The implementation of the \texttt{Function} object is somewhat twisty,
and most of the details aren't critical to understanding the
interpreter. The important thing to notice is that calling a function
--- invoking the \texttt{\_\_call\_\_} method --- creates a new
\texttt{Frame} object and starts running it.

\begin{verbatim}
class Function(object):
    """
    Create a realistic function object, defining the things the interpreter expects.
    """
    __slots__ = [
        'func_code', 'func_name', 'func_defaults', 'func_globals',
        'func_locals', 'func_dict', 'func_closure',
        '__name__', '__dict__', '__doc__',
        '_vm', '_func',
    ]

    def __init__(self, name, code, globs, defaults, closure, vm):
        """You don't need to follow this closely to understand the interpreter."""
        self._vm = vm
        self.func_code = code
        self.func_name = self.__name__ = name or code.co_name
        self.func_defaults = tuple(defaults)
        self.func_globals = globs
        self.func_locals = self._vm.frame.f_locals
        self.__dict__ = {}
        self.func_closure = closure
        self.__doc__ = code.co_consts[0] if code.co_consts else None

        # Sometimes, we need a real Python function.  This is for that.
        kw = {
            'argdefs': self.func_defaults,
        }
        if closure:
            kw['closure'] = tuple(make_cell(0) for _ in closure)
        self._func = types.FunctionType(code, globs, **kw)
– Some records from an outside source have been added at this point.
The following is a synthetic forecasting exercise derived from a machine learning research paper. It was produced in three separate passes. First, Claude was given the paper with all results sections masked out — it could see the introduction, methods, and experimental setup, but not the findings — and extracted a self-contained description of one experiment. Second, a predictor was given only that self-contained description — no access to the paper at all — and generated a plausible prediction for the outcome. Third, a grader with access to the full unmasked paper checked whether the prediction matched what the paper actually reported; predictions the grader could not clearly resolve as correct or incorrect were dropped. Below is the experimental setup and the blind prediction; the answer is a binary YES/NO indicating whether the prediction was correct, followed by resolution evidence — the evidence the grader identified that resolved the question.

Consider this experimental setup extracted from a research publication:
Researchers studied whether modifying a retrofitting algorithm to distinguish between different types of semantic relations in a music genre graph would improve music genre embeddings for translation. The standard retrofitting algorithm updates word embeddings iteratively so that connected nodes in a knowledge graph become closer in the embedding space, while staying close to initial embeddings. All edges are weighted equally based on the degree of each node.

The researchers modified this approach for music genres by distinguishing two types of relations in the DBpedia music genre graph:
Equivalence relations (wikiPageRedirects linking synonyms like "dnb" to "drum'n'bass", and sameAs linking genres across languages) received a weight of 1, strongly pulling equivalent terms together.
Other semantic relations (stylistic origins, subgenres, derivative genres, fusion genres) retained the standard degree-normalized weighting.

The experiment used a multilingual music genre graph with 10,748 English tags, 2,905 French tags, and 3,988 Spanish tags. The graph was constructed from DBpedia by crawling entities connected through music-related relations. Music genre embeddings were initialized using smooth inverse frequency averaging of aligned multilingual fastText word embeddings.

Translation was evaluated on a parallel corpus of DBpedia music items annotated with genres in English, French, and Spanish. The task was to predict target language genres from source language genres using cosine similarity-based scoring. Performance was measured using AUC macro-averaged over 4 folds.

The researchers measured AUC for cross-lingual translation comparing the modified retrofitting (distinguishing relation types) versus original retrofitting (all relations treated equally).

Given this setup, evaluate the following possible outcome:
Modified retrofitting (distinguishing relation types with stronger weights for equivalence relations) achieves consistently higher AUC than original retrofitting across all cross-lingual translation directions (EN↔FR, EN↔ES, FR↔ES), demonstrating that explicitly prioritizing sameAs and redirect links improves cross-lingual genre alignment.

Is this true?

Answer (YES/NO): YES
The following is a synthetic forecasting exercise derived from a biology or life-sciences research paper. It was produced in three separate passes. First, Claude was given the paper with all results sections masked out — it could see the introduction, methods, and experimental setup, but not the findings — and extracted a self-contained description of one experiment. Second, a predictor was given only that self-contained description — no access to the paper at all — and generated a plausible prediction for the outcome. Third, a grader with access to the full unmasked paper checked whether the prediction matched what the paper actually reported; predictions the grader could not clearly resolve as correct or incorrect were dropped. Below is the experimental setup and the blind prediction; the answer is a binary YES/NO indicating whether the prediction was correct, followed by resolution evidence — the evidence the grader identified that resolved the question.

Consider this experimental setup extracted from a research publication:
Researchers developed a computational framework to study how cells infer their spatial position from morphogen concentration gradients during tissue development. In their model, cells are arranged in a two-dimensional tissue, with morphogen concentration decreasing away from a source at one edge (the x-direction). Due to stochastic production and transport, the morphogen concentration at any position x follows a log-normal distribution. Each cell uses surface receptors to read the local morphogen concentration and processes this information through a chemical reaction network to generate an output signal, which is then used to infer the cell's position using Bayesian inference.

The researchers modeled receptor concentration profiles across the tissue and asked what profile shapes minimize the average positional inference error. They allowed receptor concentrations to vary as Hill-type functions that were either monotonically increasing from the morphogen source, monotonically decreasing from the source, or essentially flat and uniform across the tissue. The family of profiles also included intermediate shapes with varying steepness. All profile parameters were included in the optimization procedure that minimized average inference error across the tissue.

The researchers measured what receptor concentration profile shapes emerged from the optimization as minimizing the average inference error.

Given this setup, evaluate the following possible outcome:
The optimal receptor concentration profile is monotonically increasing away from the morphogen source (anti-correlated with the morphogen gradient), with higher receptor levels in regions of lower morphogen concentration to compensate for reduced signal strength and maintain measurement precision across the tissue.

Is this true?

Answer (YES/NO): NO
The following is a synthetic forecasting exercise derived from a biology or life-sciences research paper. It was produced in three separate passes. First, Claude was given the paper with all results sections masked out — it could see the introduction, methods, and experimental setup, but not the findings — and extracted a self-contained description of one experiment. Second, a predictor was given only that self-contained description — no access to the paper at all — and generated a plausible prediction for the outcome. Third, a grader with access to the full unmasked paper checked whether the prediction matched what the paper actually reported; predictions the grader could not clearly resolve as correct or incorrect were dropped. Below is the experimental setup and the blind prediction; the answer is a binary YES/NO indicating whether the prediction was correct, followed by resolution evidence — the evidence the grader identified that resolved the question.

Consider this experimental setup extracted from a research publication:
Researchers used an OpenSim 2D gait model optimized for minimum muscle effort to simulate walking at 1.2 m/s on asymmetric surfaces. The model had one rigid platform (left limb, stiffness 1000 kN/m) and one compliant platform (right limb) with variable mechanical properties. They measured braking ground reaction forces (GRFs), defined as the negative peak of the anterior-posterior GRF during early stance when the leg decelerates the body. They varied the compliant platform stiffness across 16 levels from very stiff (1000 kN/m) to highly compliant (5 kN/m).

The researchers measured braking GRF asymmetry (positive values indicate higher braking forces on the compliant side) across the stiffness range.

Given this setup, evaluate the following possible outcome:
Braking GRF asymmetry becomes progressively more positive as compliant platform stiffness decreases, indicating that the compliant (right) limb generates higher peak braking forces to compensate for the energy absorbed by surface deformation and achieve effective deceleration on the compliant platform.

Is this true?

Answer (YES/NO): NO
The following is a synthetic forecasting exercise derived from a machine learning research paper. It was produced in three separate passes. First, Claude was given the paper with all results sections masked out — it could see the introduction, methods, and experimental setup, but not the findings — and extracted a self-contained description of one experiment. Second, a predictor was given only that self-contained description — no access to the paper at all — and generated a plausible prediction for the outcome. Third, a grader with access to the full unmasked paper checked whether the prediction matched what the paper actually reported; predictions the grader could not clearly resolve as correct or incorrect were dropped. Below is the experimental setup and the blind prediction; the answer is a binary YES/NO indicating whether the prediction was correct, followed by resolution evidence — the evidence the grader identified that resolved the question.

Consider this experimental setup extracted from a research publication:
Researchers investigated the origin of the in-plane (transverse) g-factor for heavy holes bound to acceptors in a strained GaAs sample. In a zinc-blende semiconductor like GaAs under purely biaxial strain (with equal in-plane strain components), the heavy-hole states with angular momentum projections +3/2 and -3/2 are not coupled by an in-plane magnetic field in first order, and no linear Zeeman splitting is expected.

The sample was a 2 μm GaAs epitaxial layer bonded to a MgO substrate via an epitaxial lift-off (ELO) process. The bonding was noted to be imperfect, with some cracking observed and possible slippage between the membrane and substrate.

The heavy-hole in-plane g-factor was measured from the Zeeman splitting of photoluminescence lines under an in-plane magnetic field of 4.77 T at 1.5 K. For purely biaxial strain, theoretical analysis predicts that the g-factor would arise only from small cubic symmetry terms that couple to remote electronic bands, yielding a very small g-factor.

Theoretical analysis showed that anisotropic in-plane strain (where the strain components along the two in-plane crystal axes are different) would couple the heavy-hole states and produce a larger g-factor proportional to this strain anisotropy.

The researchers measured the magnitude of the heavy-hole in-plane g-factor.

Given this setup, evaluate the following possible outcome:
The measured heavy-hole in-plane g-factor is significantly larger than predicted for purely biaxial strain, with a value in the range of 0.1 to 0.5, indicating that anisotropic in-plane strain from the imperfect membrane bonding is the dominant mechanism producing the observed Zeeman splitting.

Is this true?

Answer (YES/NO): YES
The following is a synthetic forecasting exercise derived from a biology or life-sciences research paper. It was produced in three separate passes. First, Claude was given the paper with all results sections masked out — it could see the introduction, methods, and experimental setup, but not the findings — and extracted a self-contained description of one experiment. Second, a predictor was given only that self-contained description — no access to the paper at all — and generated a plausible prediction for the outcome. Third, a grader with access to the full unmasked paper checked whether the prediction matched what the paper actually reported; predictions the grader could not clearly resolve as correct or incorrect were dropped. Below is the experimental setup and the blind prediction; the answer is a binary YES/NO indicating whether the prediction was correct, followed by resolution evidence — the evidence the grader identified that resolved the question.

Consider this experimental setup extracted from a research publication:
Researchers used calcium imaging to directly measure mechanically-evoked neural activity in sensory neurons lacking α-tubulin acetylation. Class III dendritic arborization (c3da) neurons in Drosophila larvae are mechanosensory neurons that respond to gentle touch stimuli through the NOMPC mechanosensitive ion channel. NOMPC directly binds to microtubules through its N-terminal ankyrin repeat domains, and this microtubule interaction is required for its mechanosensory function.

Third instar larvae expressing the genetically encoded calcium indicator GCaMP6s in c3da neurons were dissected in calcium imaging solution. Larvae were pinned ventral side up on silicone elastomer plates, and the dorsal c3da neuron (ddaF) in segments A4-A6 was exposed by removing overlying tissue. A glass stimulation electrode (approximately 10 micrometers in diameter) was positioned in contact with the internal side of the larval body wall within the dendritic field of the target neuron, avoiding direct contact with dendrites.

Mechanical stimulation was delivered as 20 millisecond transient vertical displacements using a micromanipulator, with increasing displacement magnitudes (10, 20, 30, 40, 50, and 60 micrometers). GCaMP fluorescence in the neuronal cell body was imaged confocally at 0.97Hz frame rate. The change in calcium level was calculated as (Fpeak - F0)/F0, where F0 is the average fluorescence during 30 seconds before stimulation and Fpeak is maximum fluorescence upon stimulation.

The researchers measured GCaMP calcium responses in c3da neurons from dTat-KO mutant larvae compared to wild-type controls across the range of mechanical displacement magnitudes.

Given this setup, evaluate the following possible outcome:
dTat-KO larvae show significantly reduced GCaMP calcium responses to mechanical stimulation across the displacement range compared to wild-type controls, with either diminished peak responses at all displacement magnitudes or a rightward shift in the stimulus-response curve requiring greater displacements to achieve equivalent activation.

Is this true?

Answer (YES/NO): YES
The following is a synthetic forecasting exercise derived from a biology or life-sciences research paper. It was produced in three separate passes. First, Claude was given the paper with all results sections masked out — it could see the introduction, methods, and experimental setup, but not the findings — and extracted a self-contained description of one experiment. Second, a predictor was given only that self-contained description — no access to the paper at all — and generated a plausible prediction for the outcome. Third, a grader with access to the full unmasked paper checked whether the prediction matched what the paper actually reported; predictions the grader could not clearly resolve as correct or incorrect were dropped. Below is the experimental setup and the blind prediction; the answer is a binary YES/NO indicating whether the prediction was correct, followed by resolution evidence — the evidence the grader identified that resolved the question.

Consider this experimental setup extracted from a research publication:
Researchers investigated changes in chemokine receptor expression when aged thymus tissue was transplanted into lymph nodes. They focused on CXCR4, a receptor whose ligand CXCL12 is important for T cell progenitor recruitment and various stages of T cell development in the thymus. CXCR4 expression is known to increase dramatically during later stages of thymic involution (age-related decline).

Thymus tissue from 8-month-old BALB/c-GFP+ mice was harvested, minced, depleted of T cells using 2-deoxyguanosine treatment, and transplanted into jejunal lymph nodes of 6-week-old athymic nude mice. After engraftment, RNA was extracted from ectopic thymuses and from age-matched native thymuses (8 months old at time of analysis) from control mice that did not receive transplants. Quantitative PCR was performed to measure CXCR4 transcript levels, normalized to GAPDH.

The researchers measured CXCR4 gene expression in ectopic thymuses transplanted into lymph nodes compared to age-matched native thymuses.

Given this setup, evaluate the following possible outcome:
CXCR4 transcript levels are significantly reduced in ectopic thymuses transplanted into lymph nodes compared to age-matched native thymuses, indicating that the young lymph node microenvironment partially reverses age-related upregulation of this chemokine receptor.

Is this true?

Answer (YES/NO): YES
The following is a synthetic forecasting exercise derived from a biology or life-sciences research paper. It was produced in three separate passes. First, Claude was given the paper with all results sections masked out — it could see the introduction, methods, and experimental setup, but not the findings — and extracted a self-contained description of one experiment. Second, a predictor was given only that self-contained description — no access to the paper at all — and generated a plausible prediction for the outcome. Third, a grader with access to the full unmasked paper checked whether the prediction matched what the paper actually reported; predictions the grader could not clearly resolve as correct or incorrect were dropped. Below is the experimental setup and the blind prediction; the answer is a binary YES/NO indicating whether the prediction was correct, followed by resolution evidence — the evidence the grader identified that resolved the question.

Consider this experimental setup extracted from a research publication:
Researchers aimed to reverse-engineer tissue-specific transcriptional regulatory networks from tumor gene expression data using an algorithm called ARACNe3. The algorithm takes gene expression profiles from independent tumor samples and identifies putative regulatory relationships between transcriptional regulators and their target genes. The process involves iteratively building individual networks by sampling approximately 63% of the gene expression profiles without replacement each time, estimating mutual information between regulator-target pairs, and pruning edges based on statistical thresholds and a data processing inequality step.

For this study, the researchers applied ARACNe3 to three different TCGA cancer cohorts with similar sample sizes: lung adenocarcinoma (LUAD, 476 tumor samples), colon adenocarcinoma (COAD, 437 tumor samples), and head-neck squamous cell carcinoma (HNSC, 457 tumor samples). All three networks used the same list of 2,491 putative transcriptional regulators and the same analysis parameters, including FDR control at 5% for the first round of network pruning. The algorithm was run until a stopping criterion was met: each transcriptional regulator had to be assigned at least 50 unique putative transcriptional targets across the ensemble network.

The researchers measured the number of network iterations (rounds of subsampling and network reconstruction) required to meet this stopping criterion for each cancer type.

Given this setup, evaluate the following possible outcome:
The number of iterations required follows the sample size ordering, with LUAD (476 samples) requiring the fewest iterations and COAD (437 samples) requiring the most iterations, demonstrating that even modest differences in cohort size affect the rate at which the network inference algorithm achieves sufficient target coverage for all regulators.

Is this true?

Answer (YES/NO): NO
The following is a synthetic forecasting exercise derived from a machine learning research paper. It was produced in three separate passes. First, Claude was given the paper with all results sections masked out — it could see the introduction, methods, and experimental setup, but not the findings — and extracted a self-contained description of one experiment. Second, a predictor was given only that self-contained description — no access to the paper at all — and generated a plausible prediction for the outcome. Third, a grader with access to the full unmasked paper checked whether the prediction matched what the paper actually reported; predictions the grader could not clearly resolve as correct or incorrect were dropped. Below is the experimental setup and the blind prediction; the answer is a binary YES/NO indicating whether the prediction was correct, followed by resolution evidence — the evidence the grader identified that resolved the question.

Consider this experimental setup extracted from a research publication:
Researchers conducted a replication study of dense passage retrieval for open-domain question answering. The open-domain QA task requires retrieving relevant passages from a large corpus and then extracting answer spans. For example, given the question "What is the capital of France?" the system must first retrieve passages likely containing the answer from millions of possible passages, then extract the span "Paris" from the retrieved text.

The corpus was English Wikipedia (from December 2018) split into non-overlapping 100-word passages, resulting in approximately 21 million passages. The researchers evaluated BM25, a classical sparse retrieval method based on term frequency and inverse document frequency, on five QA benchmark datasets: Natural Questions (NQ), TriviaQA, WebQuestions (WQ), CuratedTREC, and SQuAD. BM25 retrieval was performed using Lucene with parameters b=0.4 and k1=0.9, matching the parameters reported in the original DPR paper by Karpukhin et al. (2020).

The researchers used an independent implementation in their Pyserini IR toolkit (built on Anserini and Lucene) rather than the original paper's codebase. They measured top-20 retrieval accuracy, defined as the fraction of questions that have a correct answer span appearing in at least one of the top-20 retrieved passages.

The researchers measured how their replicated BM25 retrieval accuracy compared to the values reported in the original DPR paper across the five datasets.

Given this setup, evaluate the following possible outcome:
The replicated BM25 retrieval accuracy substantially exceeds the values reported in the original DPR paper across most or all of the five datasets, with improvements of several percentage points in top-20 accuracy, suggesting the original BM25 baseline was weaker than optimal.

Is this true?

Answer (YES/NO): YES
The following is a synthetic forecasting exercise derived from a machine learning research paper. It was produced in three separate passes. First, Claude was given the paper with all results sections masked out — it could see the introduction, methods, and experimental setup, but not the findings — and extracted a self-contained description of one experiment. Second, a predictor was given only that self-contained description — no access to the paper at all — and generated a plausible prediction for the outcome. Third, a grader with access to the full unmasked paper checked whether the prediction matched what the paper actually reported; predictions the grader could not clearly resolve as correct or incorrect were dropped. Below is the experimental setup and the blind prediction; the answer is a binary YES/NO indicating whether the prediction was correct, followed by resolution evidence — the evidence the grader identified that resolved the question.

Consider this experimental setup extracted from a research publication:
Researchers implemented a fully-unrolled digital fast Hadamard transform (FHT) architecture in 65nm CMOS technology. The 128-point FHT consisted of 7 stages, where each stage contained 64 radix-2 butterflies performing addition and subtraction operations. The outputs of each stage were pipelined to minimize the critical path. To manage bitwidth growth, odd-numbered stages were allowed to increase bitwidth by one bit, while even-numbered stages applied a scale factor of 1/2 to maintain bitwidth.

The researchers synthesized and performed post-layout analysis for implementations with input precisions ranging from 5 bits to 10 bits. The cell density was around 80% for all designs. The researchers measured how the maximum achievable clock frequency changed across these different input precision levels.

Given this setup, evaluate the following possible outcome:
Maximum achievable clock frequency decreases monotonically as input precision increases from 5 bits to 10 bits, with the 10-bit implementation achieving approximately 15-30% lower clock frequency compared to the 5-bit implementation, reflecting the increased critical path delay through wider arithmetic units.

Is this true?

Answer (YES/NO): NO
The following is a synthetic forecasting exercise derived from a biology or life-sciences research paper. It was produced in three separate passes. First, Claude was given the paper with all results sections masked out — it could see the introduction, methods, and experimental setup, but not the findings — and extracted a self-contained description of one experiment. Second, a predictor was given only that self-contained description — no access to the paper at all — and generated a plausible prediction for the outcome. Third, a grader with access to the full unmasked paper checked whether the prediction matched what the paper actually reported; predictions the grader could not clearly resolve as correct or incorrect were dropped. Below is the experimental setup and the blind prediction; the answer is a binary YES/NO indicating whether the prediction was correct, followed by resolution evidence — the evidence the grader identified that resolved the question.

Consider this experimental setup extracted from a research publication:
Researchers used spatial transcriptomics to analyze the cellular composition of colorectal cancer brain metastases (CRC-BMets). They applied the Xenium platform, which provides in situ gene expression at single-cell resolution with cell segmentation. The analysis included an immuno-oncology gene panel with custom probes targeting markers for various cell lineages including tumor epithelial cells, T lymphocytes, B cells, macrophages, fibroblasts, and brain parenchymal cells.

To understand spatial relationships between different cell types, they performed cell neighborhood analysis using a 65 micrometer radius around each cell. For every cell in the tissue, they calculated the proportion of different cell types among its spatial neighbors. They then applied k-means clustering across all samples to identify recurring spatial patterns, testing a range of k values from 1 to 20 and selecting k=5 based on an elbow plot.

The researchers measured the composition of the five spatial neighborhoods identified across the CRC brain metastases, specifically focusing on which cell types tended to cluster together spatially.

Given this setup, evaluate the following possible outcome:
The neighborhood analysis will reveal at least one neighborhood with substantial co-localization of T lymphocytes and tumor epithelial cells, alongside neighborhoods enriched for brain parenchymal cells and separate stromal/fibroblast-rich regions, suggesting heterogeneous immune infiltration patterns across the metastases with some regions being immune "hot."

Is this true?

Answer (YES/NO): NO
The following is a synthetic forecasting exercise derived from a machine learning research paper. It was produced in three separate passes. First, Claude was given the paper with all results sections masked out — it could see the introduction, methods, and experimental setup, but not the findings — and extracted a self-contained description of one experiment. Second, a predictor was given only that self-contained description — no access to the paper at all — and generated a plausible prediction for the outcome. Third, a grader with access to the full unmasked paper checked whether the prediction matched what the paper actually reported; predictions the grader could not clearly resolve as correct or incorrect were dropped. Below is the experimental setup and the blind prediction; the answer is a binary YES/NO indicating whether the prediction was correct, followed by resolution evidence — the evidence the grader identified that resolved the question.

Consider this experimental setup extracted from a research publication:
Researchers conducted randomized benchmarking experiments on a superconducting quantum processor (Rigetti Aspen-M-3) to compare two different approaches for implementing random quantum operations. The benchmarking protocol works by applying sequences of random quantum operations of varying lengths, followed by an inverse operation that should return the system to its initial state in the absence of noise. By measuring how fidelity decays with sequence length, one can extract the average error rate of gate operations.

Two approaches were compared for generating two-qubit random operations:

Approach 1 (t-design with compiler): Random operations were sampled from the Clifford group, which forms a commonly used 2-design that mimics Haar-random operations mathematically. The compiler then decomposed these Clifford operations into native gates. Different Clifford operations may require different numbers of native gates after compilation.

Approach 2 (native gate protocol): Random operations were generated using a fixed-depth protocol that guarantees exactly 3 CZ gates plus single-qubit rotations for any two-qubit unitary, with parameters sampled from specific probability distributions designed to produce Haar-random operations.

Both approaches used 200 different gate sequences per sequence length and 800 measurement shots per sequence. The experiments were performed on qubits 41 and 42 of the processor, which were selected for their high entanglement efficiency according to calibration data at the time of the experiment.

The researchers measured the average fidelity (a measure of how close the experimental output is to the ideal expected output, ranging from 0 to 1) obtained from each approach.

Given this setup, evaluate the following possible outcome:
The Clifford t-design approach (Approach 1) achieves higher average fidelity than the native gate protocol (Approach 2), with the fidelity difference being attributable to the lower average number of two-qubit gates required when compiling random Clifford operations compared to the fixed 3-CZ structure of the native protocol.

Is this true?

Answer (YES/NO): NO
    def __call__(self, *args, **kwargs):
        """When calling a Function, make a new frame and run it."""
        callargs = inspect.getcallargs(self._func, *args, **kwargs)
        # Use callargs to provide a mapping of arguments: values to pass into the new 
        # frame.
        frame = self._vm.make_frame(
            self.func_code, callargs, self.func_globals, {}
        )
        return self._vm.run_frame(frame)

def make_cell(value):
    """Create a real Python closure and grab a cell."""
    # Thanks to Alex Gaynor for help with this bit of twistiness.
    fn = (lambda x: lambda: x)(value)
    return fn.__closure__[0]
\end{verbatim}

Next, back on the \texttt{VirtualMachine} object, we'll add some helper
methods for data stack manipulation. The bytecodes that manipulate the
stack always operate on the current frame's data stack. This will make
our implementations of \texttt{POP\_TOP}, \texttt{LOAD\_FAST}, and all
the other instructions that touch the stack more readable.

\begin{verbatim}
class VirtualMachine(object):
    [... snip ...]

    # Data stack manipulation
    def top(self):
        return self.frame.stack[-1]

    def pop(self):
        return self.frame.stack.pop()

    def push(self, *vals):
        self.frame.stack.extend(vals)

    def popn(self, n):
        """Pop a number of values from the value stack.
        A list of `n` values is returned, the deepest value first.
        """
        if n:
            ret = self.frame.stack[-n:]
            self.frame.stack[-n:] = []
            return ret
        else:
            return []
\end{verbatim}

Before we get to running a frame, we need two more methods.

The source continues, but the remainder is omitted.